To conclude, we speculate on a few other consequences and applications of our work. It was noticed some time ago20 that in some quenches within the Hamiltonian (1) the system does not approach asymptotically a thermal stationary state as expected from the non-integrability of the model. A possible explanation is that due to confinement there are rare states in the spectrum that prevent the eigenstate thermalization hypothesis21 from being applied. Along the same line of thought, even if these confined systems eventually thermalize, the standard prethermalization scenario22,23 for weak integrability breaking cannot be applied, since a small perturbation changes not only the long-time asymptotic expectation values, but completely alters the dynamics even at short timescales.

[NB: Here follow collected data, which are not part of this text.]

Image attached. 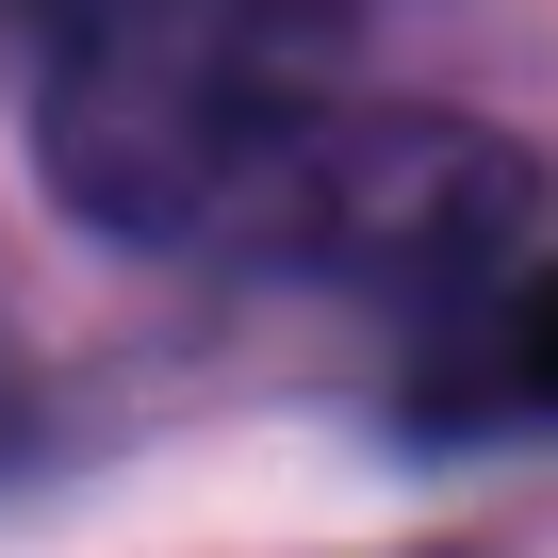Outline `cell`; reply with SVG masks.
<instances>
[{
    "label": "cell",
    "mask_w": 558,
    "mask_h": 558,
    "mask_svg": "<svg viewBox=\"0 0 558 558\" xmlns=\"http://www.w3.org/2000/svg\"><path fill=\"white\" fill-rule=\"evenodd\" d=\"M509 395H542V411H558V279L509 313Z\"/></svg>",
    "instance_id": "obj_1"
}]
</instances>
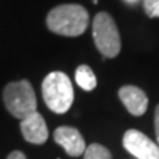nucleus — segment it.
I'll use <instances>...</instances> for the list:
<instances>
[{
	"mask_svg": "<svg viewBox=\"0 0 159 159\" xmlns=\"http://www.w3.org/2000/svg\"><path fill=\"white\" fill-rule=\"evenodd\" d=\"M144 12L149 18L159 16V0H144Z\"/></svg>",
	"mask_w": 159,
	"mask_h": 159,
	"instance_id": "nucleus-11",
	"label": "nucleus"
},
{
	"mask_svg": "<svg viewBox=\"0 0 159 159\" xmlns=\"http://www.w3.org/2000/svg\"><path fill=\"white\" fill-rule=\"evenodd\" d=\"M21 133L24 139L33 144H43L49 137V130L44 118L37 111L21 119Z\"/></svg>",
	"mask_w": 159,
	"mask_h": 159,
	"instance_id": "nucleus-6",
	"label": "nucleus"
},
{
	"mask_svg": "<svg viewBox=\"0 0 159 159\" xmlns=\"http://www.w3.org/2000/svg\"><path fill=\"white\" fill-rule=\"evenodd\" d=\"M75 81L85 91L94 90L97 85L96 75L91 71L90 66H87V65H80L77 68V71H75Z\"/></svg>",
	"mask_w": 159,
	"mask_h": 159,
	"instance_id": "nucleus-9",
	"label": "nucleus"
},
{
	"mask_svg": "<svg viewBox=\"0 0 159 159\" xmlns=\"http://www.w3.org/2000/svg\"><path fill=\"white\" fill-rule=\"evenodd\" d=\"M3 102L12 116L24 119L37 111V97L30 81L9 83L3 90Z\"/></svg>",
	"mask_w": 159,
	"mask_h": 159,
	"instance_id": "nucleus-3",
	"label": "nucleus"
},
{
	"mask_svg": "<svg viewBox=\"0 0 159 159\" xmlns=\"http://www.w3.org/2000/svg\"><path fill=\"white\" fill-rule=\"evenodd\" d=\"M46 22L55 34L77 37L89 27V13L80 5H61L49 12Z\"/></svg>",
	"mask_w": 159,
	"mask_h": 159,
	"instance_id": "nucleus-1",
	"label": "nucleus"
},
{
	"mask_svg": "<svg viewBox=\"0 0 159 159\" xmlns=\"http://www.w3.org/2000/svg\"><path fill=\"white\" fill-rule=\"evenodd\" d=\"M7 159H27V156H25L21 150H13L12 153H9Z\"/></svg>",
	"mask_w": 159,
	"mask_h": 159,
	"instance_id": "nucleus-13",
	"label": "nucleus"
},
{
	"mask_svg": "<svg viewBox=\"0 0 159 159\" xmlns=\"http://www.w3.org/2000/svg\"><path fill=\"white\" fill-rule=\"evenodd\" d=\"M121 102L124 103L127 111L134 116H140L148 111V96L146 93L136 85H124L118 91Z\"/></svg>",
	"mask_w": 159,
	"mask_h": 159,
	"instance_id": "nucleus-8",
	"label": "nucleus"
},
{
	"mask_svg": "<svg viewBox=\"0 0 159 159\" xmlns=\"http://www.w3.org/2000/svg\"><path fill=\"white\" fill-rule=\"evenodd\" d=\"M124 148L137 159H159L158 143L139 130H128L122 139Z\"/></svg>",
	"mask_w": 159,
	"mask_h": 159,
	"instance_id": "nucleus-5",
	"label": "nucleus"
},
{
	"mask_svg": "<svg viewBox=\"0 0 159 159\" xmlns=\"http://www.w3.org/2000/svg\"><path fill=\"white\" fill-rule=\"evenodd\" d=\"M84 159H112V155L105 146L99 143H93L85 148Z\"/></svg>",
	"mask_w": 159,
	"mask_h": 159,
	"instance_id": "nucleus-10",
	"label": "nucleus"
},
{
	"mask_svg": "<svg viewBox=\"0 0 159 159\" xmlns=\"http://www.w3.org/2000/svg\"><path fill=\"white\" fill-rule=\"evenodd\" d=\"M155 133H156V142L159 146V105L156 106V111H155Z\"/></svg>",
	"mask_w": 159,
	"mask_h": 159,
	"instance_id": "nucleus-12",
	"label": "nucleus"
},
{
	"mask_svg": "<svg viewBox=\"0 0 159 159\" xmlns=\"http://www.w3.org/2000/svg\"><path fill=\"white\" fill-rule=\"evenodd\" d=\"M55 142L65 149L69 156H80L84 153L85 142L80 131L74 127H57L55 130Z\"/></svg>",
	"mask_w": 159,
	"mask_h": 159,
	"instance_id": "nucleus-7",
	"label": "nucleus"
},
{
	"mask_svg": "<svg viewBox=\"0 0 159 159\" xmlns=\"http://www.w3.org/2000/svg\"><path fill=\"white\" fill-rule=\"evenodd\" d=\"M127 2H128V3H136L137 0H127Z\"/></svg>",
	"mask_w": 159,
	"mask_h": 159,
	"instance_id": "nucleus-14",
	"label": "nucleus"
},
{
	"mask_svg": "<svg viewBox=\"0 0 159 159\" xmlns=\"http://www.w3.org/2000/svg\"><path fill=\"white\" fill-rule=\"evenodd\" d=\"M93 40L97 50L105 57H115L121 52V37L114 18L106 12H100L93 21Z\"/></svg>",
	"mask_w": 159,
	"mask_h": 159,
	"instance_id": "nucleus-4",
	"label": "nucleus"
},
{
	"mask_svg": "<svg viewBox=\"0 0 159 159\" xmlns=\"http://www.w3.org/2000/svg\"><path fill=\"white\" fill-rule=\"evenodd\" d=\"M93 3H97V0H93Z\"/></svg>",
	"mask_w": 159,
	"mask_h": 159,
	"instance_id": "nucleus-15",
	"label": "nucleus"
},
{
	"mask_svg": "<svg viewBox=\"0 0 159 159\" xmlns=\"http://www.w3.org/2000/svg\"><path fill=\"white\" fill-rule=\"evenodd\" d=\"M41 93L47 108L55 114H65L74 102L72 83L68 75L59 71L46 77L41 84Z\"/></svg>",
	"mask_w": 159,
	"mask_h": 159,
	"instance_id": "nucleus-2",
	"label": "nucleus"
}]
</instances>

Finally, confinement is expected to have similar effects also in higher dimensions and so it is natural to wonder what the consequences are for realistic non-equilibrium situations in quantum chromodynamics such as the quark–gluon plasma in hadron colliders. While even approximate field-theoretical calculations for strong interactions are beyond our reach, holographic methods that have been successfully applied to the study of standard light-cone phenomena24 and to quenches in confining theories25 could be insightful to understand this fascinating problem.


The Hamiltonian (1) for hx ≠ 0 and hz ≠ 0 is not integrable and the spectrum can be described only by resorting to various approximations, such as, for example, field-theoretical ones26,27,28 that are valid in the vicinity of the critical point hz = 1 and hx = 0. Here we use a complementary approach: the low-density approximation of ref. 29, which describes the energy levels very accurately when the system is far away from the critical point. In the Supplementary Information we explain how this approach works and we report several pieces of evidence for its applicability for the values of magnetic fields of interest. This approximation allows us to calculate all the required properties of the mesons, namely their number, masses and velocities.

To simulate the time evolution after the quantum quench we use an iTEBD30 algorithm, details of which are reported in the Supplementary Information. Finally, the entanglement entropy is defined as the von Neumann entropy SA = −TrρA lnρA of the reduced density matrix ρA of a subsystem A.

Data availability.

The data that support the plots within this paper and other findings of this study are available from the authors on request.